Esas acıyı çekenler ondört yıldır partiyi sırtında taşıyanlar çekmişti.Mesela Mehmet Gönenç.Zamanın Belediye Başkanı.Son derece insan ve haza beyefendi biri.İhtilal günü,yine Develi’ye bir hizmet getirmek amacıyla Ankara’dadır… O gün Develi de olsa, ihtilal yandaşları tarafından hapse atılacağını bilmek kahanetten değildir.Sonuçta Develi’ye gizlice gelen Mehmet Gönenç’in Gaziköy’de vefalı bir partilisi sayesinde 4 veya 5 ay gibi sakladıklarını yakinen biliyorum.Ortaokul öğrencisi olduğum o sırada :
Olur mu böyle olur mu
Kardeş kardeşi vurur mu” marşının yeri göğü titrettiği dönemlerde, CHP ye kayıt olursa Yassı- adadan kurtulacağı şartını öne sürdüklerini ve 70-80 kişilik Gazi kasabası halkından CHP ye üye olmaya zorlanarak bu belâdan kurtulduğunu çok iyi hatırlıyorum.Ayrıca kardeşi Servet Gönenç in de NAFA şimdiki ismiyle Karayollarında teknik eleman olarak görev yaptığı sırada o zaman araç ve ulaşımın zor şartlarda Kayseri’ye sürüldüğünü de … Nitekim çok soğuk bir günde Başköy’den Develi’ye gelmek için Yavaş’ta nadir gelip geçen araba beklerken; ismi lâzım değil,bir Develili arabası ile oradan geçerken ,Servet Gönenci görür. Fakat arabasına özellikle Burada donma tehlikesi geçiren Sevet Gönenç Develi’ye gelmesine gelir ama kısa bir süre sonra vefat eder.
Sonuç
Amacımız yazımızın başında söylediğim gibi geçmişin yaralarını kaşımak değildir.Bunlar geçmişin olaylarıdır.Temel amacımız dünü bugüne taşırken tarihten ders alabilmek; ayrıca Develi soysal ve siyasi tarihine malzeme bırakmaktır.Bu üç tefrikalık yazımız bir denemedir. Her zaman okuyucudan ve şuurlu insanlarımızdan istediğim bu bilgilerin değerlendirilmesi, eksik bilgilerin tamamlanması ve yanlış bilgiler varsa bunlardan uyarılmamızdır..
Kaynaklar
Sina Akşin, İstanbul Hükümetleri ve Milli Mücadele, Cem Yay. 1983,
Ali Birinci, Hürriyet ve İtilaf Fırkası, Dergâh Yay. İstanbul 1990,
Osman Coşkun, İkinci Ergenekon,Kayseri 1965
Cenani Gürbüz, Milli Mücadelede Develi ve Ermeniler,Ankara 1996
Tarık Zafer Tunaya, Türkiye’de Siyasi Partiler,1859-1952,İstanbul.

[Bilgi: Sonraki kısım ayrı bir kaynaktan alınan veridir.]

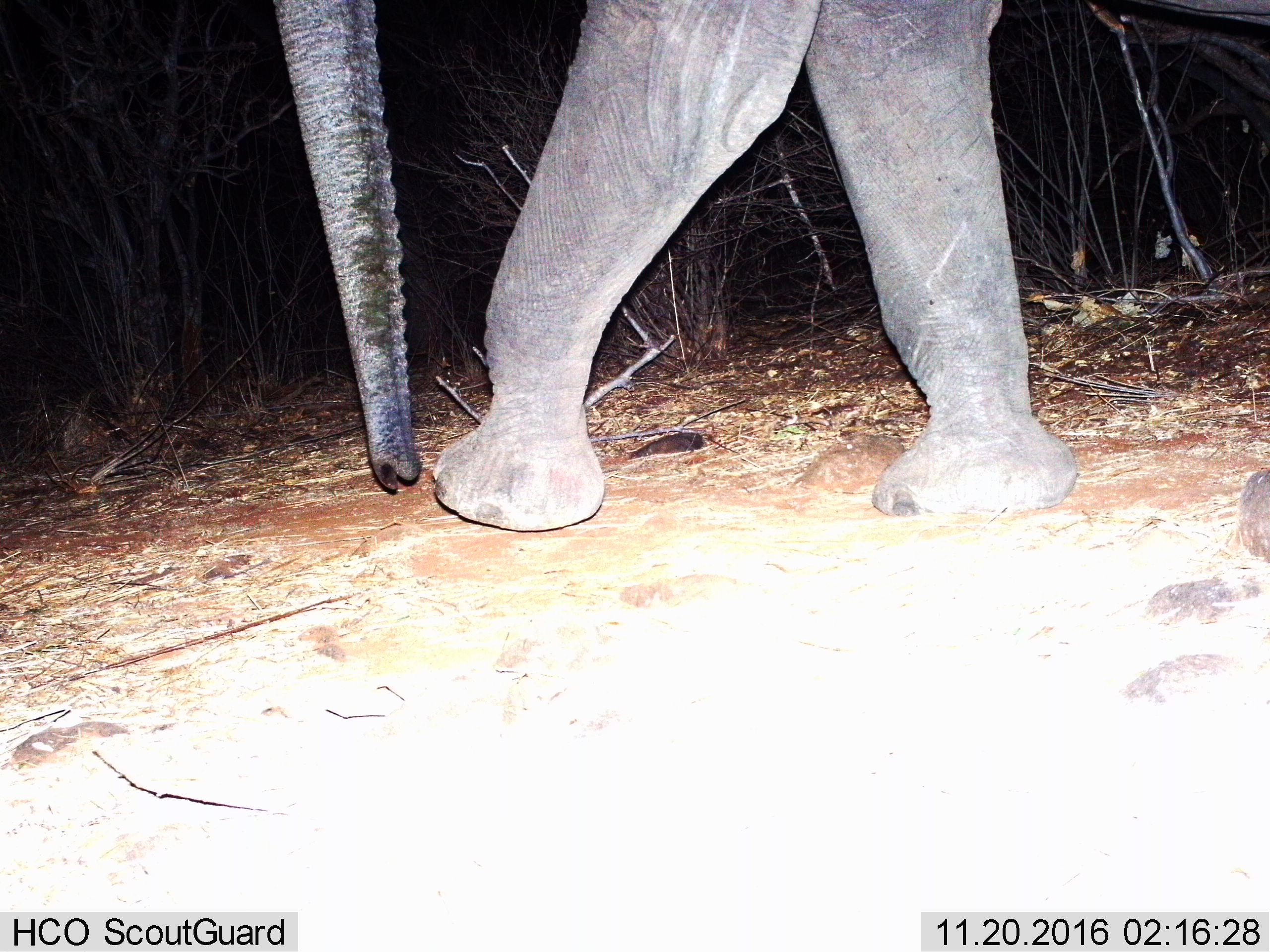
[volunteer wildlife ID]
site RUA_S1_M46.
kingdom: Animalia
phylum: Chordata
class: Mammalia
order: Proboscidea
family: Elephantidae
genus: Loxodonta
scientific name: Loxodonta africana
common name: african bush elephant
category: elephant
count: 1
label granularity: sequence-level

Not:Değerli okurlarımız!Ben bu yazımızı biliyorsunuz,Yücel Gönenç kardeşime ithaf ettim.Niçin?Çünkü particiliğin ızdırabını en iyi bilen bir aile çocuğuydu da ondan.Benimkisi bir vefa örneği. Bu yazıyı hazırladığımızdan ve kendisine ithaf ettiğimizden haberi bile yoktu.Fakat gelen telefonlardan gördüm ki ortalık “Kel Ali’nin bağını geçmiş.” Vay! nasıl ithaf edilirmiş.Bal gibi edilir.İnsanımız ne zaman büyük düşünecek, edeb ya hû.